21cm Radio Instrumentation to measure Large Scale Structure and Dark Energy

An enduring question in cosmology is the nature of Dark Energy, a mysterious component that makes up ~72% of the energy density of the Universe and is causing the expansion of the Universe to accelerate. To better understand this baffling substance, we will require measurements of the expansion rate further in the past (at higher redshift). One interesting new pathway for these measurements are to use the 21cm signature of neutral hydrogen in galaxies to make measurements of the distribution of galaxies over more than 60% of the sky in a new redshift range. This will tell us about the expansion rate of the Universe at a critical era when Dark Energy began impacting the expansion rate.

The Canadian Hydrogen Intensity Mapping Experiment CHIME)  is a set of 4 cylindrical dishes, each 100m long x 20m wide, located in British Columbia, Canada. It operates at 400-800MHz, to provide measurements of structure at redshifts z=0.8-2.5. The sky signal is focused onto a feed line at the focus of the cylinders, and detected by 1024 dishes connected to the largest correlator in radio astronomy. Our work focuses on measuring the ‘beam’ of the CHIME telescope: it’s response on the sky. This must be measured extremely precisely to be able to make high-fidelity maps of the sky to extract the cosmological signal. We are pursuing multiple routes for this measurement: flying radio sources on quadcopter drones, and using an old radio technique, holography, for this measurement.

 

The Hydrogen Intensity Mapping and Real-time Analysis eXperiment (HIRAX) will be a set of 128 dishes, each 6m in diameter, located in the Karoo Desert in South Africa. Its science will also include a radio transient component to study Fast Radio Bursts (FRBs) and pulsars. We plan to extend HIRAX to a set of 1024 dishes in the future. We are working on calibration and characterization of the HIRAX design: noise measurements of the radio analog instrumentation using two RF chambers designed and built here at Yale, and beam measurements of the HIRAX dishes with drones.

 

Early Universe Cosmology: The Cosmic Microwave Background

The Cosmic Microwave Background (CMB) is the relic light from the Universe when it was ~380,000 years old. Measurements of the CMB have been a workhorse in precision cosmology, constraining parameters like the geometry of the Universe and its constituents (dark matter, baryonic matter, neutrinos, dark energy) and provide the high-precision measurements required for additional constraints from Large Scale Structure (like those mentioned above).

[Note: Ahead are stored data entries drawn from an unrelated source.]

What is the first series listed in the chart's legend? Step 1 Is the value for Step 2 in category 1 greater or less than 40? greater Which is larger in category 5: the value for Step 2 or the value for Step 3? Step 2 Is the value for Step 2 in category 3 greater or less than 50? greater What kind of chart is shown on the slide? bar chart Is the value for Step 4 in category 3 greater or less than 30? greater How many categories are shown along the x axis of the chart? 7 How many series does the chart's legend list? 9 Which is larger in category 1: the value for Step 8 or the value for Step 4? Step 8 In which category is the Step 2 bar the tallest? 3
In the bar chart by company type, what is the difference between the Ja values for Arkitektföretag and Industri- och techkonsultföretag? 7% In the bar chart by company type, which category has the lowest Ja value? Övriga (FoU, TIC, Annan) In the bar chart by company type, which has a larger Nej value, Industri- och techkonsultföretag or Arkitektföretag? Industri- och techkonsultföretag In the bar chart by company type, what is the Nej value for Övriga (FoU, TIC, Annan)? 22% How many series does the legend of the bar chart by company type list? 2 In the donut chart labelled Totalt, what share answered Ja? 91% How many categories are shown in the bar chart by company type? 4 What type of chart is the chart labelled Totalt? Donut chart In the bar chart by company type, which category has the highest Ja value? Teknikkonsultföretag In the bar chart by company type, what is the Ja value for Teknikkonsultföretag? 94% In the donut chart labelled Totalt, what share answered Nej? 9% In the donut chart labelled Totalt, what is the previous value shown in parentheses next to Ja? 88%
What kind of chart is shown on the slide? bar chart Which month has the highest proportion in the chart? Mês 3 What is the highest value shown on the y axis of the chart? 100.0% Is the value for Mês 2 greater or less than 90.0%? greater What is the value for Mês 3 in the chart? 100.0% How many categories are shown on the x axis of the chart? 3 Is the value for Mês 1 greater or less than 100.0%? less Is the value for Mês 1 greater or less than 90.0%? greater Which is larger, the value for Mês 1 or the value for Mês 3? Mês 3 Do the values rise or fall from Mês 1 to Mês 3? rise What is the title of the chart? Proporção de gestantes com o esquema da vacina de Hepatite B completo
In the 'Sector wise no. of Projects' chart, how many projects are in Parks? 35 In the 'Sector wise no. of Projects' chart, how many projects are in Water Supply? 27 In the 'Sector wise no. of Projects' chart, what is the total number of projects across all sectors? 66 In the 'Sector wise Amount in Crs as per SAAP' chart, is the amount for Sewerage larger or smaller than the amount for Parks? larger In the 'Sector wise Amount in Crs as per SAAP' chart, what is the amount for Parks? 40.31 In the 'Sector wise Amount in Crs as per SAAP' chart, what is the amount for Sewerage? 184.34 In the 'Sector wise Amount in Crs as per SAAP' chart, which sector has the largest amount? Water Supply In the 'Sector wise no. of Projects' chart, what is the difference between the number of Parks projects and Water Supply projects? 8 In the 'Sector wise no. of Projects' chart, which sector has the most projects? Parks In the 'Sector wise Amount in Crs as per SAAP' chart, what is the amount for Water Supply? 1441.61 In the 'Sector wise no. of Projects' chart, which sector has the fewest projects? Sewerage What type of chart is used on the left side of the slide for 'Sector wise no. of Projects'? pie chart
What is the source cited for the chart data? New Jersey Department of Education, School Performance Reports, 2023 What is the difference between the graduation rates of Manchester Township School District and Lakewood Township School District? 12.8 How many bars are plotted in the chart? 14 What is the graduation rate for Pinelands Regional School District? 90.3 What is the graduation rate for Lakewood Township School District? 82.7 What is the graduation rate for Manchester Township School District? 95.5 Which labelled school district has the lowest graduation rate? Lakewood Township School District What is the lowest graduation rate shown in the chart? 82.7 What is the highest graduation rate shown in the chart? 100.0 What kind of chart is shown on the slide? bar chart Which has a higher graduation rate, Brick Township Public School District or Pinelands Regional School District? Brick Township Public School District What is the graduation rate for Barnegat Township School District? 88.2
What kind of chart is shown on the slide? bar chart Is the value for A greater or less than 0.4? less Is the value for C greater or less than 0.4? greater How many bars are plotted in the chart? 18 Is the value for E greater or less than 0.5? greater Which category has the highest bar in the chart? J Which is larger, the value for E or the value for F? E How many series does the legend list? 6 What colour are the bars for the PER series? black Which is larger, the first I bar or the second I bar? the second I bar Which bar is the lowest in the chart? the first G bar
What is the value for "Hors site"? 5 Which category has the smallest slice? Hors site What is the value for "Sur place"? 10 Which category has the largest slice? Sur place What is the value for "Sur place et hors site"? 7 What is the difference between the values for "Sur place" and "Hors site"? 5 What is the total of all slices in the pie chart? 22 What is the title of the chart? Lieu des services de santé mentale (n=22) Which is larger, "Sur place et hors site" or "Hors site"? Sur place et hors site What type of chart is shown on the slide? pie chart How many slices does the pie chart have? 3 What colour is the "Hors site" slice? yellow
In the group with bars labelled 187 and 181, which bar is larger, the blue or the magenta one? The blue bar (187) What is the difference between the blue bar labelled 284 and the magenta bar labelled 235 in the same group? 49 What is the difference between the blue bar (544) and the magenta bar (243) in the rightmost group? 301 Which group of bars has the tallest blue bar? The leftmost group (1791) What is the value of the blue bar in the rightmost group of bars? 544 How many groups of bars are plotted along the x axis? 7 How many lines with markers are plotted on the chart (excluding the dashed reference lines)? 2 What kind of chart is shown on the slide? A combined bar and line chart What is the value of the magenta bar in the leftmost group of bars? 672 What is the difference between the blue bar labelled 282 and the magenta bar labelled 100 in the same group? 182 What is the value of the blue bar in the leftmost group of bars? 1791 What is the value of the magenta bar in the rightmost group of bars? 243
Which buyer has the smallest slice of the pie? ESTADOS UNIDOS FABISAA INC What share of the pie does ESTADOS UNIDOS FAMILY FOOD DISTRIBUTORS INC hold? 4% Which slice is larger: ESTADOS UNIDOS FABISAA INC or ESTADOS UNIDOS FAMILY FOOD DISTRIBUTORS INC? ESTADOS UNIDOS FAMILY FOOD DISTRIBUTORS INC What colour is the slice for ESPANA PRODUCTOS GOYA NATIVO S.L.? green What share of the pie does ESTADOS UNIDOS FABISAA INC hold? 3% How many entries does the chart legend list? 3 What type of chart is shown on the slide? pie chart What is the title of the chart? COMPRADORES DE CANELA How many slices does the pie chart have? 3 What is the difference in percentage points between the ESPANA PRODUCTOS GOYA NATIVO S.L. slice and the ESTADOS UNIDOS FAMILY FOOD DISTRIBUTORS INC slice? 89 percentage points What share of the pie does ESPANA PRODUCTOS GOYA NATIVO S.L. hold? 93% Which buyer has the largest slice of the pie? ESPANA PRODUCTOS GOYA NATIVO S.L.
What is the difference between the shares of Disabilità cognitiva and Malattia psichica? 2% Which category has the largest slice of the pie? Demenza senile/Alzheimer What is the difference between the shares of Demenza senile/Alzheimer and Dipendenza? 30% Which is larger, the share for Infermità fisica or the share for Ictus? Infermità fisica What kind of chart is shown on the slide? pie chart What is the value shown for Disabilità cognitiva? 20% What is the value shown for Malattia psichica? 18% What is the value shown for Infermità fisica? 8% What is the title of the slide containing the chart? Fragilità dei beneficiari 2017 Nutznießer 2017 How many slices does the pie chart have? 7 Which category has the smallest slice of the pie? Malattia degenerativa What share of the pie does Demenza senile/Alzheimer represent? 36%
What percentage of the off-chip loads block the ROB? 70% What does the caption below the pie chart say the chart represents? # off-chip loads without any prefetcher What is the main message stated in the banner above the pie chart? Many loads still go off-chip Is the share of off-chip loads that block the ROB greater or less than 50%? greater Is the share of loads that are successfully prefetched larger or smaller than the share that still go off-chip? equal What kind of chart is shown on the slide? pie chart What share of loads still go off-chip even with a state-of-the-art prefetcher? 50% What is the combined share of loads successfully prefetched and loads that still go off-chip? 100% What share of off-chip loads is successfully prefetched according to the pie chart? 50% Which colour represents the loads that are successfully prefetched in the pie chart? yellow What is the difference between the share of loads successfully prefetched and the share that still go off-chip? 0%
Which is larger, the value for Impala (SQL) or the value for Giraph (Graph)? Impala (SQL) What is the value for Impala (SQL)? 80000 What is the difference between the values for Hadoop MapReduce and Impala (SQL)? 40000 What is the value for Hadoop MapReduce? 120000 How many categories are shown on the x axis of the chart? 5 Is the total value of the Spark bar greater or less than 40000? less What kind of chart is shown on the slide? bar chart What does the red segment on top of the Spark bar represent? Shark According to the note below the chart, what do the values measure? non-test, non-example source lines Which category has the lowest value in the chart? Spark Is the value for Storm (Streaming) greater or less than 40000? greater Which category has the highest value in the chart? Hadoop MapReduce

The Atacama Cosmology Telescope (ACT) is a 6m dish located in the Atacama Desert in Northern Chile. The current receiver is AdvACT, a polarization sensitive receiver which will take data at 5 different frequency bands across at least 3 years.  We use it to make high resolution measurements of the CMB: the power spectrum to high angular scale, lensing in both temperature and polarization, and measurements of the thermal and kinetic Sunyaev-Zeldovich effect in clusters. We are currently taking data through 2021.

Simons Observatory will be a new experiment in the Atacama Desert and is a joint endeavour between the ACT and POLARBEAR collaborations. We will build and deploy four new telescopes in Chile near ACT and Polarbear. The Newburgh group works on data acquisition, software development,  and subsystem hardware development.